### Page
==============================

Back in the DOS days before GUIs were widespread, almost all applications used some sort of text UI. Some of these were simple, showing a menu or unmovable panels, but others included a fully featured windowing system, like the Turbo Pascal IDE or the MS-DOS edit application (you can't tell from the screenshot on the wiki, but file windows were actually resizable and movable and they were stacked).

With the rise of graphical UI's, text based user interfaces still remain practical in hobbyist operating system projects, as they are the most easy type of interface to implement, and are still in use in larger and commercial operating systems where a graphical user interface is unnecessary, for example, in large servers. A text user interface is also easy for quickly outputting results or debug data, and inputing commands to test new features, rather than writing complicated graphical applications.

These days text based UI is mostly used over pseudo-ttys, using VT escape sequences rather than direct VGA buffers. Most notable examples are Midnight Commander (a Linux clone of the Norton Commander under DOS), and VTM (a fully featured desktop environment). The biggest advantage of these UIs that they can be used over simple tty-based SSH tunnels, no additional protocol needed. Details on curses based text interfaces are out of the scope of this page, which only focuses on VGA buffer text interfaces.

==============================

### The data

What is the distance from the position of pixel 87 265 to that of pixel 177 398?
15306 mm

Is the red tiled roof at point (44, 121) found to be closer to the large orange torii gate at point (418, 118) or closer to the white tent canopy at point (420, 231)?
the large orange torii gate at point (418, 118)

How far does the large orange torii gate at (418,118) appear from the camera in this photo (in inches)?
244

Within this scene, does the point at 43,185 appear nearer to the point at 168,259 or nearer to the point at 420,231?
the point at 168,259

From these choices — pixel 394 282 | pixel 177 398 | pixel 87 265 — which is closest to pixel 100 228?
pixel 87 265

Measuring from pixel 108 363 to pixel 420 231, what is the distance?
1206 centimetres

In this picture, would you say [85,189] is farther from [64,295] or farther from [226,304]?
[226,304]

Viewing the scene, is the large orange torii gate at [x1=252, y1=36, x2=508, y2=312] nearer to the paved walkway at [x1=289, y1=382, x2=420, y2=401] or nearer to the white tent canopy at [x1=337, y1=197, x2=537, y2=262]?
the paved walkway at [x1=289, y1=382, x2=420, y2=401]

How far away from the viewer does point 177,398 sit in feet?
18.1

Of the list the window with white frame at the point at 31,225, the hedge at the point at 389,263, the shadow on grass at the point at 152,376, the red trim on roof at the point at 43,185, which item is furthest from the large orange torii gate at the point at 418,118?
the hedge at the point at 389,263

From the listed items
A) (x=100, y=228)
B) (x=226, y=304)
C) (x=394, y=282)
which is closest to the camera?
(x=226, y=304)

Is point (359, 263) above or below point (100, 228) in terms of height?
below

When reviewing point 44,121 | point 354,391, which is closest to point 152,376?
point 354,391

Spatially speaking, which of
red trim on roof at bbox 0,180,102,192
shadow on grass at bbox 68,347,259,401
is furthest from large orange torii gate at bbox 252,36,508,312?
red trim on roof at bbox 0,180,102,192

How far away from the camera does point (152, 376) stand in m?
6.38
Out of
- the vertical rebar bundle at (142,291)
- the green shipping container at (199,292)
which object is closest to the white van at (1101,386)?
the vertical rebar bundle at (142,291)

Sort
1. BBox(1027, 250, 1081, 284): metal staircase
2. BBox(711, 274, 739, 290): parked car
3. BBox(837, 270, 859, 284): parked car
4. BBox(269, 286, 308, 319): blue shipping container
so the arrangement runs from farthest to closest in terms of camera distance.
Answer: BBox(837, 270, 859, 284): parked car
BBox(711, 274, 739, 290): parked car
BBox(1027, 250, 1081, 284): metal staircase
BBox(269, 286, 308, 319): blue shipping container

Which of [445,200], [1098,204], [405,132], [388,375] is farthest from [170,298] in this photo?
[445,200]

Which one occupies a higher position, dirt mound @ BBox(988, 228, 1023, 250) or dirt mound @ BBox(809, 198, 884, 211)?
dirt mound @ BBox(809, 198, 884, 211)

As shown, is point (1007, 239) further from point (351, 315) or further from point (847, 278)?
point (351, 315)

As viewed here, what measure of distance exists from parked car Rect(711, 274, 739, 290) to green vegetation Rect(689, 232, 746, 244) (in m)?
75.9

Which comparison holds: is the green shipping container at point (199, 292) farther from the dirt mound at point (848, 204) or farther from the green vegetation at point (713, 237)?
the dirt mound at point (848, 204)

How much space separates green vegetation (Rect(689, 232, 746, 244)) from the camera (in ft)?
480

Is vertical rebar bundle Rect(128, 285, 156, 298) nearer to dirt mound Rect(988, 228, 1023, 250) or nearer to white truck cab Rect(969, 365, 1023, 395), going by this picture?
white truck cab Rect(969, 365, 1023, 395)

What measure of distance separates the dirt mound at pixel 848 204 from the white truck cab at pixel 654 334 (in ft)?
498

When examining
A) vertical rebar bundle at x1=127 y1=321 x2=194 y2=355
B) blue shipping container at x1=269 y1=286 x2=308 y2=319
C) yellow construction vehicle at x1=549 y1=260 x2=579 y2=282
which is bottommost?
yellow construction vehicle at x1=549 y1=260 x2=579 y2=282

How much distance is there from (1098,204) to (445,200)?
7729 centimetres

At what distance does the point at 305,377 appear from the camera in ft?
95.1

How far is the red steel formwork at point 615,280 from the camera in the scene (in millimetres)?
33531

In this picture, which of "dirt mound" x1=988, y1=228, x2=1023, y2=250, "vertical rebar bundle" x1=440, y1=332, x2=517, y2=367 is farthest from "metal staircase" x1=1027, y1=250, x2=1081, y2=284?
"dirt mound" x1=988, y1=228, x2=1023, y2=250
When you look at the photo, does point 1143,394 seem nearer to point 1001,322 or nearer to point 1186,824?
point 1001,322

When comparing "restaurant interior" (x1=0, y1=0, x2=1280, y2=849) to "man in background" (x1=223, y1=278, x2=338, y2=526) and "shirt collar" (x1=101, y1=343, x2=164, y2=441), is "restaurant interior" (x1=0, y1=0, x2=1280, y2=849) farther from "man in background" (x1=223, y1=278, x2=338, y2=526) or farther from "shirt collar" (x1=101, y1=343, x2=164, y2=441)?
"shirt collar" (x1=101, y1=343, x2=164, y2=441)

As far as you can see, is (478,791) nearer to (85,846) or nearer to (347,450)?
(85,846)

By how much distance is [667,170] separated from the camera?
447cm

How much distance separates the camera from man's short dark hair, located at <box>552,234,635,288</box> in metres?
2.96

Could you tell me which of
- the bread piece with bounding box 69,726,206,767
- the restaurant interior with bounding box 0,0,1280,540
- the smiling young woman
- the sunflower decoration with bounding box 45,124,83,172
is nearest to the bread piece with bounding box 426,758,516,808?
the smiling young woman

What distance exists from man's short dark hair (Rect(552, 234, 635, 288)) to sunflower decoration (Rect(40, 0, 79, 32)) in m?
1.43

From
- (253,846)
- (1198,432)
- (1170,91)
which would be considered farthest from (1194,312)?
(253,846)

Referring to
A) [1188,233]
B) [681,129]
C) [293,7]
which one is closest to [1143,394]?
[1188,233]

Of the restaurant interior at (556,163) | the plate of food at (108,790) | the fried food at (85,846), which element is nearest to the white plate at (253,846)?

==============================

### Set task 1
Quote the stretch of the text-UI passage from "These days text" through "buffer text interfaces.", word for word.
### Set task 2
Print the stretch of the records from the line containing "How much distance separates" through the end of the records, both ends included, reproducing each line verbatim.

### Complete output 1
These days text based UI is mostly used over pseudo-ttys, using VT escape sequences rather than direct VGA buffers. Most notable examples are Midnight Commander (a Linux clone of the Norton Commander under DOS), and VTM (a fully featured desktop environment). The biggest advantage of these UIs that they can be used over simple tty-based SSH tunnels, no additional protocol needed. Details on curses based text interfaces are out of the scope of this page, which only focuses on VGA buffer text interfaces.

### Complete output 2
How much distance separates the camera from man's short dark hair, located at <box>552,234,635,288</box> in metres?
2.96

Could you tell me which of
- the bread piece with bounding box 69,726,206,767
- the restaurant interior with bounding box 0,0,1280,540
- the smiling young woman
- the sunflower decoration with bounding box 45,124,83,172
is nearest to the bread piece with bounding box 426,758,516,808?
the smiling young woman

What distance exists from man's short dark hair (Rect(552, 234, 635, 288)) to sunflower decoration (Rect(40, 0, 79, 32)) in m?
1.43

From
- (253,846)
- (1198,432)
- (1170,91)
which would be considered farthest from (1194,312)?
(253,846)

Referring to
A) [1188,233]
B) [681,129]
C) [293,7]
which one is closest to [1143,394]?
[1188,233]

Of the restaurant interior at (556,163) | the plate of food at (108,790) | the fried food at (85,846), which element is nearest to the white plate at (253,846)?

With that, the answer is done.